Liczycie na powrót "Teorii wielkiego podrywu"? Gwiazda serialu wyjaśnia, dlaczego na razie nie ma na to szans
Marta Wawrzyn
5 czerwca 2020, 12:29
"Teoria wielkiego podrywu" (Fot. CBS)
"Przyjaciele", "Parks and Recreation", być może też "Community". Ekipy kultowych sitcomów chętnie kręcą odcinki specjalne, ale "Teoria wielkiego podrywu" na razie do nich nie dołączy.
"Przyjaciele", "Parks and Recreation", być może też "Community". Ekipy kultowych sitcomów chętnie kręcą odcinki specjalne, ale "Teoria wielkiego podrywu" na razie do nich nie dołączy.
Nic się nigdy nie kończy i to nie tylko w świecie "Watchmen". Telewizja działa na tej samej zasadzie, chętnie powracając po latach do kultowych seriali. Szczególnie proste jest to w przypadku sitcomów, gdzie wszystko sprowadza się do: zebrać tę samą ekipę w jednym pomieszczeniu (a w czasach pandemii można działać i bez tego, jak udowodniła obsada "Parks and Recreation"). Ale "Teoria wielkiego podrywu" na razie nie będzie mieć odcinka specjalnego.

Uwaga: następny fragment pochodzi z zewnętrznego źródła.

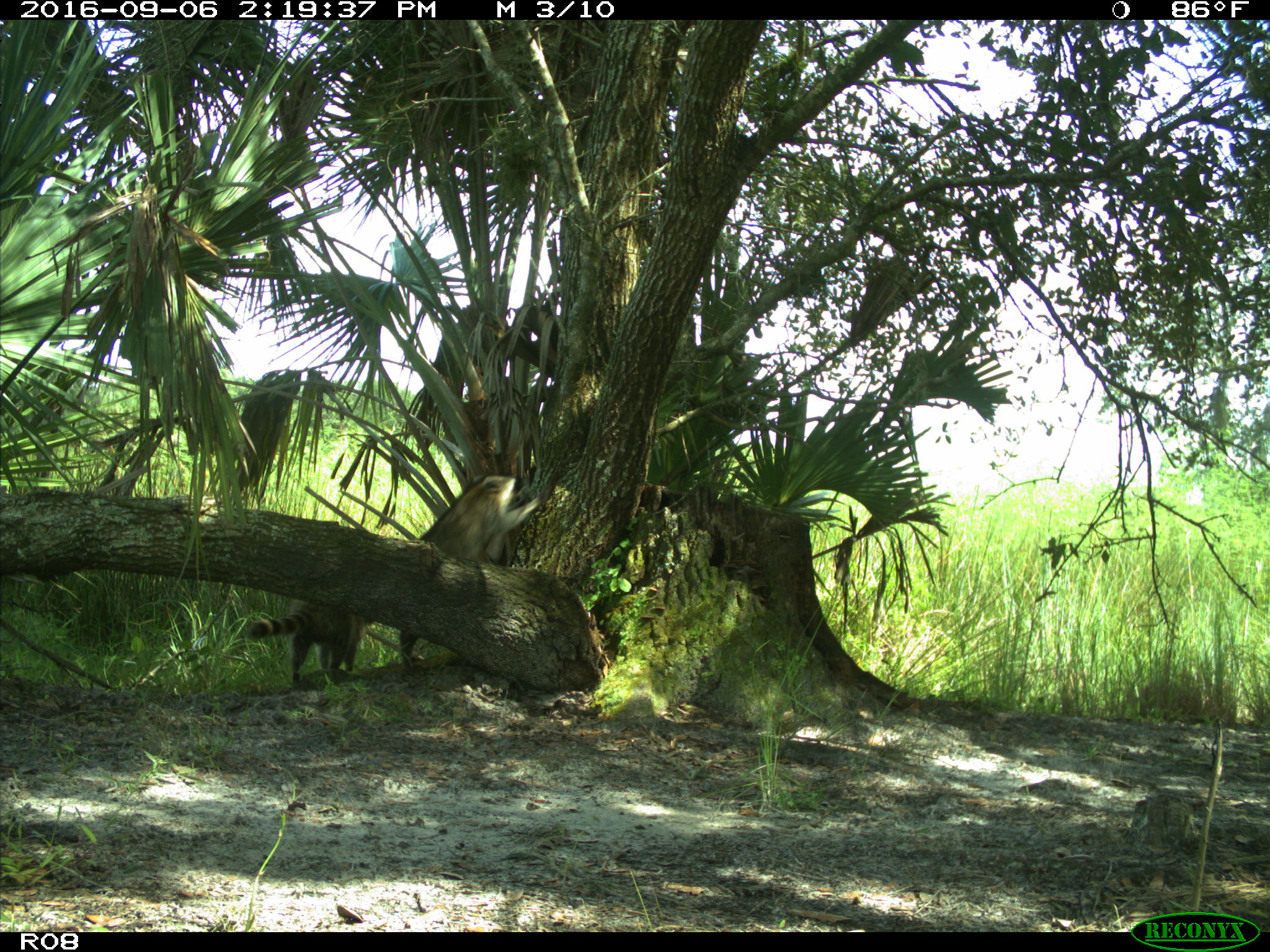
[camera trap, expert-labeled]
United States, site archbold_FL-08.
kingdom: Animalia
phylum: Chordata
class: Mammalia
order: Carnivora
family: Procyonidae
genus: Procyon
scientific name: Procyon lotor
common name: common raccoon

Dlaczego Teoria wielkiego podrywu teraz nie wróci?
Mayim Bialik, czyli serialowa Amy Farrah Fowler, w rozmowie z Metro.co.uk mówi, że nie ma żadnych rozmów na temat rebootu czy spotkania dawnej obsady na ekranie, a przynajmniej ona o tym nie wie. Serialowa ekipa i obsada zajęła się już innymi sprawami i nikt nie myśli o powrocie do tego, co było.
— Ten aspekt naszej branży polega na tym, że każdy ma inną pracę i różne rzeczy w życiu. W tym momencie Jim Parsons i ja produkujemy serial "Call Me Kat", więc teoretycznie tam jest moje życie — wyjaśnia aktorka.
Zebranie wszystkich z "Teorii wielkiego podrywu" ponownie w jednym miejscu byłoby teraz kosztowne i trudne do zorganizowania, bo inne prace oznaczają też kontrakty, od których nie ma wyjątku nawet przez jeden dzień.
— Znów, jest mnóstwo kwestii prawniczych, które są strasznie nudne i wyjaśniają, dlaczego seriale powracają bądź nie. Myślę, że jest prawdopodobnie na to za wcześnie — mówi Bialik.
Jak dodaje, nie miałaby nic przeciwko temu, żeby ktoś zrobił kreskówkę o tym, jak postacie z "Teorii wielkiego podrywu" radzą sobie w czasach kwarantanny. Steve Molaro, współtwórca serialu, mówił wcześniej, że jego zdaniem Sheldon radziłby sobie całkiem nieźle, biorąc pod uwagę, że jest przygotowany na każdy scenariusz, włącznie z apokalipsą zombie.